In Patricia Wants To Cuddle, the cast and crew of a dating show slowly realize they’ve picked the wrong isolated island location for their production. It shifts perspectives between different bachelorettes and a burnt-out producer who all have their demons. It’s a really wild ride, claustrophobic and messy and scary and queer and not like anything else I’ve read. It is also pretty brutal and graphically gory!

The Really Dead Wives of New Jersey by Astrid Dahl

I’m not sure I was the ideal audience for The Really Dead Wives of New Jersey because I kept feeling like I was swimming in references I would have appreciated if I was a die-hard Real Housewives fan. That being said, I think a Wifehead, or even an Unrealhead, would love what is basically a melodrama following an ill-fated season of a Housewives-esque show that ends in multiple murders. What it lacks in violence/gore it makes up for with gasp-inducing personal revelations!
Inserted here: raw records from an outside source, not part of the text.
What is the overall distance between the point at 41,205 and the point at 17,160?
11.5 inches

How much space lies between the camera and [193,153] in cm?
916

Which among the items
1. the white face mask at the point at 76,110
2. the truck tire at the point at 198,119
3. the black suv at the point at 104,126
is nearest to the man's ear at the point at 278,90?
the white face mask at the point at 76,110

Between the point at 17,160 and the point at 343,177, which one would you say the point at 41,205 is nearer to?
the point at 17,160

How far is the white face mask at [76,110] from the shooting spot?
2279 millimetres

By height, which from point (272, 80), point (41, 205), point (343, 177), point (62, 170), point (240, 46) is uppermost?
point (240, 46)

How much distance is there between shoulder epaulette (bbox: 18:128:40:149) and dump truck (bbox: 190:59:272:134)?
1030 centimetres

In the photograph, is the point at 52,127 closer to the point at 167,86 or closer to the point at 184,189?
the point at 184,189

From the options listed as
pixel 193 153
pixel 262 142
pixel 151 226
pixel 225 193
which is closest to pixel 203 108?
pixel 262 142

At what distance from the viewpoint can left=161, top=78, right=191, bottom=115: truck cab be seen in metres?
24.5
The Golden Spoon by Jessa Maxwell

On the 10000% more unserious and cozy side is The Golden Spoon, where contestants of a baking competition run around a stately manor in upstate Vermont and nobody dies that you would particularly be bothered by. There’s secrets and subterfuge and creeping around the mansion looking for secret passageways in what I think is a fairly tonally faithful representation of If Great British Bake Off Was A Whodunnit.

How Bad Things Can Get by Darcy Coates

How Bad Things Can Get basically holds your face in its hands when you open it and says “Listen to me. This is a book about Mr. Beast’s Squid Games. Everything in here is supposed to invoke Mr. Beast and his style of content and the potentially violent ends of commodifying human spectacle.” When I pre-ordered this book (read: fought through thousands of rivals to place a hold at the library), something about the marketing made me think it was going to be a Fyre Festival thing, but I’m not mad that it wasn’t.
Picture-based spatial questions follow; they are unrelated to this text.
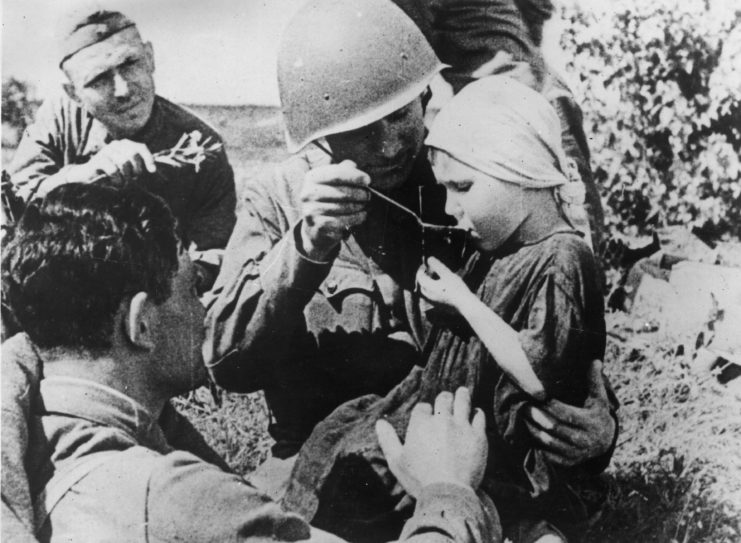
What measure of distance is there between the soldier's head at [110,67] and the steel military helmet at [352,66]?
2.73 feet

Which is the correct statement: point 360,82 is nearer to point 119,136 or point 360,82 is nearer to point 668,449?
point 119,136

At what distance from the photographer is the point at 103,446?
4.40 metres

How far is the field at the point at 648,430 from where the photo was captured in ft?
16.4

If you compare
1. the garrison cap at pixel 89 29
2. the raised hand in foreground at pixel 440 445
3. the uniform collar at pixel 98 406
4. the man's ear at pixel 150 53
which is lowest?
the raised hand in foreground at pixel 440 445

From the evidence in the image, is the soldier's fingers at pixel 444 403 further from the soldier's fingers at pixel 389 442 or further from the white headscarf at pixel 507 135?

Instead, it’s about a hyperpopular YouTuber with seemingly bottomless cash bringing hundreds of influencers and raffle winners to an island (I know, an island again, can you believe it?) to vie for money in increasingly perilous ways. I really like the vehicle of an off-the-rails thriller to explore stuff that’s on an author’s mind, where there’s less pressure for every pontification to be weighty or self-serious (sometimes what you need to make your point is a group of nude cannibals running through the forest with spears screaming, and I support that), and there’s a lot Coates wants to talk about here: the way contentification is eating our lives, the psychopathy of oopy spoopy true crimers (a hill I’m always willing to die on), fandom as a warped lens that perpetuates itself, and how social media flattens human lives into SEO. I don’t know if you picked up on this from my above description of nude cannibals, but there’s also a fair amount of gore in this one as well. Almost every page ups the ante in some way, ping-ponging from the protagonist’s personal struggles containing her secret identity to the alarming number of missing guests being reported to the noticeable lack of a safety officer anywhere near the stunt competitions!